Hi all,
I'm having some trouble with a linked list function and was wondering if
anyone could shed any light on it. Basically I have a singly-linked list
which stores pid numbers of a process's children - when a child is fork()ed
its pid is added to the linked list. I then have a SIGCHLD handler which is
supposed to remove the pid from the list when a child exits. The problem I'm
having is that very very occasionally and seemingly unpredictably, my
function to remove an item from the list is just failing silently to do so;
a child exits, the signal handler gets run, but the child's pid does not get
removed from the list. I'm 99% sure this is a problem with my linked list
code and not my signal handling code so I hope this is not off-topic for
comp.lang.c.
Anyway, here's my code.

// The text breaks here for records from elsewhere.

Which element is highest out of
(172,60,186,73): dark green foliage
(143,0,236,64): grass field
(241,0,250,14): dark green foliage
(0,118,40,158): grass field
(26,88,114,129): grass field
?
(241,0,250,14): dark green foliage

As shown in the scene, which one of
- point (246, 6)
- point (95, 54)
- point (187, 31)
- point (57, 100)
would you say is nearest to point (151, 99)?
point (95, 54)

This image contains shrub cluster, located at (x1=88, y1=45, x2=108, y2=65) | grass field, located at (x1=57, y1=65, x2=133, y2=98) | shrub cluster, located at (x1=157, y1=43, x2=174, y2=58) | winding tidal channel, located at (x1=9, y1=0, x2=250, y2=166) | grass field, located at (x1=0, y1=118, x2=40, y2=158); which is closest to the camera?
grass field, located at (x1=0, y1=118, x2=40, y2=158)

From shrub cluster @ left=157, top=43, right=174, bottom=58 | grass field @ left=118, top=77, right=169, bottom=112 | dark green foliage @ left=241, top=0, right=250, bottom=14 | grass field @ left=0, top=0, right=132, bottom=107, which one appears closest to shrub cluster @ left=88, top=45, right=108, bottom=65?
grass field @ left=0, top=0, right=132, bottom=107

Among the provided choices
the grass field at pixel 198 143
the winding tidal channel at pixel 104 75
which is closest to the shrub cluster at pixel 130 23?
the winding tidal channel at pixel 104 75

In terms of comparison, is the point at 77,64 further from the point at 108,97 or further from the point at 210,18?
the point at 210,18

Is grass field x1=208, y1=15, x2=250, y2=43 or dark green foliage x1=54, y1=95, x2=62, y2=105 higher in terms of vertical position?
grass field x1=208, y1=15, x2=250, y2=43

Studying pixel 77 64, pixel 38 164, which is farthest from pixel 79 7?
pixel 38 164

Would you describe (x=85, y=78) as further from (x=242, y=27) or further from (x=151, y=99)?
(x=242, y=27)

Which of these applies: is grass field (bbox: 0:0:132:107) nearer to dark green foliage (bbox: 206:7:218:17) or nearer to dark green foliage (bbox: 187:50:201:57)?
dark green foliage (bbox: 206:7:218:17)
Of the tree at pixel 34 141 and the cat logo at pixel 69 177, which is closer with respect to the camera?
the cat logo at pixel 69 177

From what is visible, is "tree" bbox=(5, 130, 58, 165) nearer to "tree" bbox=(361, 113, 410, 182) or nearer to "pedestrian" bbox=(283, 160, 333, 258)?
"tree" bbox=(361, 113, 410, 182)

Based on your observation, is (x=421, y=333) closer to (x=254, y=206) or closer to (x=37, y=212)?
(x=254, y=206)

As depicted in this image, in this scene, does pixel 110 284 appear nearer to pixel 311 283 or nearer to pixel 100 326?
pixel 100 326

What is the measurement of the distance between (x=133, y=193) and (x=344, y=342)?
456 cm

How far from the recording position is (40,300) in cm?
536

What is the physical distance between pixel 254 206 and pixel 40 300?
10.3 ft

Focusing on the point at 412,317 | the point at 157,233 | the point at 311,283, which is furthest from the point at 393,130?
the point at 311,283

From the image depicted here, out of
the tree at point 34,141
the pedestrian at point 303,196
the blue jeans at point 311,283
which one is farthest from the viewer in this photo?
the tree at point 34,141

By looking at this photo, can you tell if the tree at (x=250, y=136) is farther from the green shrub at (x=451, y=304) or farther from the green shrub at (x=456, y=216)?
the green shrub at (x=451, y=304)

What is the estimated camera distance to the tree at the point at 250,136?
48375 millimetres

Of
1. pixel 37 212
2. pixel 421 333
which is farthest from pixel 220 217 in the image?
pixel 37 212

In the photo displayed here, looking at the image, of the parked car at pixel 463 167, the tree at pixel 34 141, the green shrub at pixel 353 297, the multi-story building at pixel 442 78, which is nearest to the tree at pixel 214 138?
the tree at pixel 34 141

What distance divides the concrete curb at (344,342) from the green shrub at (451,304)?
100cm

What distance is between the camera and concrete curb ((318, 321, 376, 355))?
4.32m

First the definitions for my structures:
struct queue_node {
char ipaddr[IPSIZE+1];
int pid;
struct queue_node *next;
};
struct queue_list {
struct queue_node *head;
int elements;
};
struct queue_list.head points to the first node in the list and I refer to
my list by passing a pointer to a struct queue_list as an argument to
functions.
Here's my qdeletepid() function, this function removes a node from anywhere
in the list if its pid field matches the pid passed to the function:
int qdeletepid (struct queue_list *pqueue, int pid) {
struct queue_node *lcur;
struct queue_node *lprev;
if (pqueue->elements == 0) {
listop=FALSE;
return(0);
}
if (pqueue->elements == 1) {
lcur=pqueue->head;
if (lcur->pid == pid) {
pqueue->head=NULL;
pqueue->elements=0;
free(lcur);
}
listop=FALSE;
return(0);
}
lcur=pqueue->head;
lprev=NULL;
while (lcur!=NULL) {
if (lcur->pid == pid) {
if (lprev==NULL) {
pqueue->head=NULL;
pqueue->elements=0;
} else {
lprev->next=lcur->next;
pqueue->elements=pqueue->elements-1;
}
free(lcur);
}
lprev=lcur;
lcur=lcur->next;
}
return(0);
}
----------
For completeness, here's my qaddpid() function:
int qaddpid (struct queue_list *nqueue, char *ip, int pid) {
struct queue_node *new;
struct queue_node *cur;
struct queue_node *prev;
listop=TRUE;
new= (struct queue_node *) malloc(sizeof(struct queue_node));
if (new==NULL) {
syslog(LOG_NOTICE,"Failed to malloc");
return(1);
}
new->next=NULL;
snprintf(new->ipaddr,IPSIZE+1,"%s",ip);
new->pid=pid;
prev=NULL;
cur=nqueue->head;
while (cur != NULL) {
prev=cur;
cur=cur->next;
}
if (prev!=NULL) {
new->next=prev->next;
prev->next=new;
} else {
nqueue->head=new;
}
nqueue->elements++;
return(0);
}
------
And here's the function I have set to handle sigchld:
void childhandle (int signum) {
pid_t cpid=0;
while ((cpid=waitpid(0,NULL,WNOHANG)) > 0)
qdeletepid(&queue,cpid);
}
--
Any ideas why qdeletepid is failing to remove nodes from the list very
occasionally? As this happens only rarely (but the script forks a lot of
children constantly 24/7 so over the course of a couple of days the list
gets progressively bigger and bigger) it's very difficult to debug without
knowing the reason the problem is occurring.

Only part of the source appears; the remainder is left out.